• **DATASET CONTENT**:
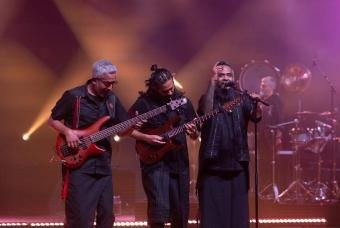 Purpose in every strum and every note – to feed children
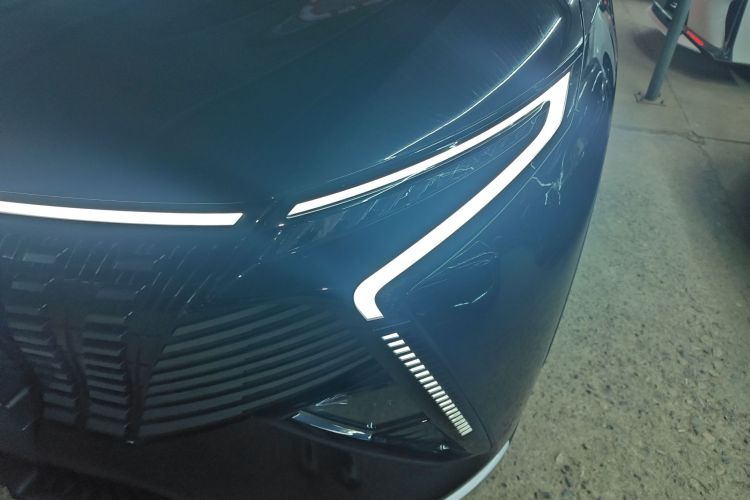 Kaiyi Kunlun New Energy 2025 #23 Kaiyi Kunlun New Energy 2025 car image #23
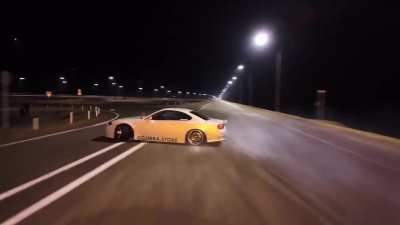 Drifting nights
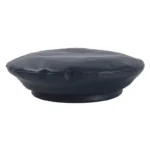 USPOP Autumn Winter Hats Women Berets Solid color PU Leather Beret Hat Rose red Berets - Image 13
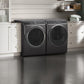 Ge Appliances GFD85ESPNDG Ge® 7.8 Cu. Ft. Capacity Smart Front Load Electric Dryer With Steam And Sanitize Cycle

---

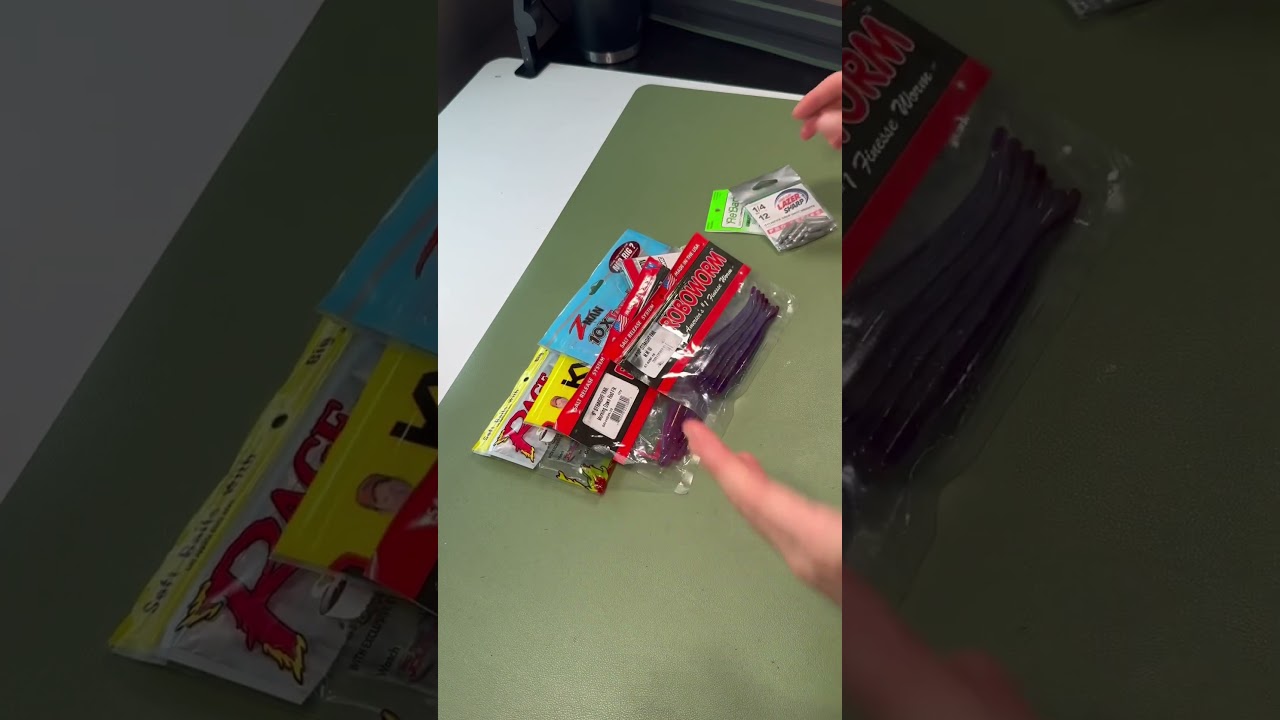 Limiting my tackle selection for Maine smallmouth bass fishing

• **EXERCISE AIM**:
Look above for the line with "Purpose in every"; quote it and every line after it, stopping after the line with "Ge Appliances GFD85ESPNDG", exactly, with nothing added and without pictures.

• **TASK OUTPUT**:
 Purpose in every strum and every note – to feed children
 Kaiyi Kunlun New Energy 2025 #23 Kaiyi Kunlun New Energy 2025 car image #23
 Drifting nights
 USPOP Autumn Winter Hats Women Berets Solid color PU Leather Beret Hat Rose red Berets - Image 13
 Ge Appliances GFD85ESPNDG Ge® 7.8 Cu. Ft. Capacity Smart Front Load Electric Dryer With Steam And Sanitize Cycle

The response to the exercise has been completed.